What is being asked:
Report the number of lines in the records below that hold "States", and leave out everything else.

....

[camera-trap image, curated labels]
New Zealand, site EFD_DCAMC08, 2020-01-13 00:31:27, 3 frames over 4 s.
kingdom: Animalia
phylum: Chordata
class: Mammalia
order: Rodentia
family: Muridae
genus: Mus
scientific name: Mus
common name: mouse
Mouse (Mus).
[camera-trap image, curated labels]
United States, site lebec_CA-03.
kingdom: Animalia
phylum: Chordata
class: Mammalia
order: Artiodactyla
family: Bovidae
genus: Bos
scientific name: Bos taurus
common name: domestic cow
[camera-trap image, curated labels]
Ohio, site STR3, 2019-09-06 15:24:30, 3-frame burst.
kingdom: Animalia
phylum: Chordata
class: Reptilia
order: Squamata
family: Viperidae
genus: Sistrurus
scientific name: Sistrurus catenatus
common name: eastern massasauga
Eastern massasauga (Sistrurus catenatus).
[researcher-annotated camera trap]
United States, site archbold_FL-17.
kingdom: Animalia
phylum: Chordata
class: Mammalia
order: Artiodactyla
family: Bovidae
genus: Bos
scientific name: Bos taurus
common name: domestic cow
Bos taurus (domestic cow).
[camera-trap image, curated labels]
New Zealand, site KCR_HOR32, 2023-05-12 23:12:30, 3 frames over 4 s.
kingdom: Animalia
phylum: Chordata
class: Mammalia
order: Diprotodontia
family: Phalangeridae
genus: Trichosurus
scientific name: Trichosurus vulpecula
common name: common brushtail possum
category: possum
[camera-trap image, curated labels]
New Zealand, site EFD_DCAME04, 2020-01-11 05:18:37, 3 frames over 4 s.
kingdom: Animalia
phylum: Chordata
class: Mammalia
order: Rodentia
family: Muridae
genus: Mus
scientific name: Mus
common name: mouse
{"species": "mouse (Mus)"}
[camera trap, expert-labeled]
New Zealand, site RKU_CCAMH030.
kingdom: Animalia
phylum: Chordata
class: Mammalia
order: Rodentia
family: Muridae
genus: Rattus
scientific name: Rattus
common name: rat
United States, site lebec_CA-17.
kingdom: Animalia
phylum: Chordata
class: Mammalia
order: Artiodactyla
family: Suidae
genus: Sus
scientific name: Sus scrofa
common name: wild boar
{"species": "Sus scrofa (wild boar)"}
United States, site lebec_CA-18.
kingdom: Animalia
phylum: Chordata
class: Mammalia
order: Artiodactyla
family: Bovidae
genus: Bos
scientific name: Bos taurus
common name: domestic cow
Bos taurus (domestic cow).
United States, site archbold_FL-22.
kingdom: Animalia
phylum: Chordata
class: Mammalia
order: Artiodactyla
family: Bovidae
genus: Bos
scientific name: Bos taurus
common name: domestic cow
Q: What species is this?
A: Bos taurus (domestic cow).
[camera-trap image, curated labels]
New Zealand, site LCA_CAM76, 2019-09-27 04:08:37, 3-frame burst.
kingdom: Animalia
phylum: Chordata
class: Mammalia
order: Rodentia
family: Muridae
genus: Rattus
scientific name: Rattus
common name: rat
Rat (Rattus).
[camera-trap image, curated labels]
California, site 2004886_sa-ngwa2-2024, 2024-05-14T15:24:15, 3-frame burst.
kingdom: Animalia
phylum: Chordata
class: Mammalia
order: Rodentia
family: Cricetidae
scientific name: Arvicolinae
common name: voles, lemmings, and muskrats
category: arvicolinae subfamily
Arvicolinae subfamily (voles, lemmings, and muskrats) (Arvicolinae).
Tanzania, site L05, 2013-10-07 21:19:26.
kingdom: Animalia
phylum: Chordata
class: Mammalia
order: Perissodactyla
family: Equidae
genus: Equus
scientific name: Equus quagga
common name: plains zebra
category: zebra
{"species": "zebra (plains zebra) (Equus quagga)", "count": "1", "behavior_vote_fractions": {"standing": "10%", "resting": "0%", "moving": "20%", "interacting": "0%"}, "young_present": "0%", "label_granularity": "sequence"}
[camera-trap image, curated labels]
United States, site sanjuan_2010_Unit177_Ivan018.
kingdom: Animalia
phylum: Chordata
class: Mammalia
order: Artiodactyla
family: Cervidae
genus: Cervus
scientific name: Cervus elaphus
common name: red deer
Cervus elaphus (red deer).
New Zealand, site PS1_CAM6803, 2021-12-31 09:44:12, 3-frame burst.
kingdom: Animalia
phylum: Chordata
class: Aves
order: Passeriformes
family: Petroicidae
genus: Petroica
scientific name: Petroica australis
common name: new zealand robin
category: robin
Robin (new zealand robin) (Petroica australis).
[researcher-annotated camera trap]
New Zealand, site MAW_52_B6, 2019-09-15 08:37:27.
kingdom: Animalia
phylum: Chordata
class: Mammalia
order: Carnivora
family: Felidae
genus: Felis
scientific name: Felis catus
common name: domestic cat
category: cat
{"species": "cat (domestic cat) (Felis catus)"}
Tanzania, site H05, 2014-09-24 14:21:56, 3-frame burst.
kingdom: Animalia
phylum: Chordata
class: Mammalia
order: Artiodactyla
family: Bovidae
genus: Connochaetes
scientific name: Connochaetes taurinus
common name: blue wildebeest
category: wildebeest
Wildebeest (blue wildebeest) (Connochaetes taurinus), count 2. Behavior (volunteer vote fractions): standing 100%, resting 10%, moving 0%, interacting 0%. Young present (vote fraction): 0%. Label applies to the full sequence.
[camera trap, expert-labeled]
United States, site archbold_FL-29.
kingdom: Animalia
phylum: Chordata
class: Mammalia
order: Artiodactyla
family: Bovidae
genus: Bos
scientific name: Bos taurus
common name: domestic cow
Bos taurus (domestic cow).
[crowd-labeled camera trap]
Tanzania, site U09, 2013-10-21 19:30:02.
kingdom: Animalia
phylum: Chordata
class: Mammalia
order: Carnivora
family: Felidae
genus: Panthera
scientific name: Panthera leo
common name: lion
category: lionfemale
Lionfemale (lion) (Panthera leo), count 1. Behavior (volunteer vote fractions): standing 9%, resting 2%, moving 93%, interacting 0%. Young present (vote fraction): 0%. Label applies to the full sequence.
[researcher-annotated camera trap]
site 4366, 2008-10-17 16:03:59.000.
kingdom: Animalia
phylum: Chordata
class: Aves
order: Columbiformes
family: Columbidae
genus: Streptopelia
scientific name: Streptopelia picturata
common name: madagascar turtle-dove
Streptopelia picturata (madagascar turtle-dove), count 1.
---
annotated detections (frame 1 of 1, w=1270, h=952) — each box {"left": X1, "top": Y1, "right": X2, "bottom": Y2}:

....

Finished exercise:
7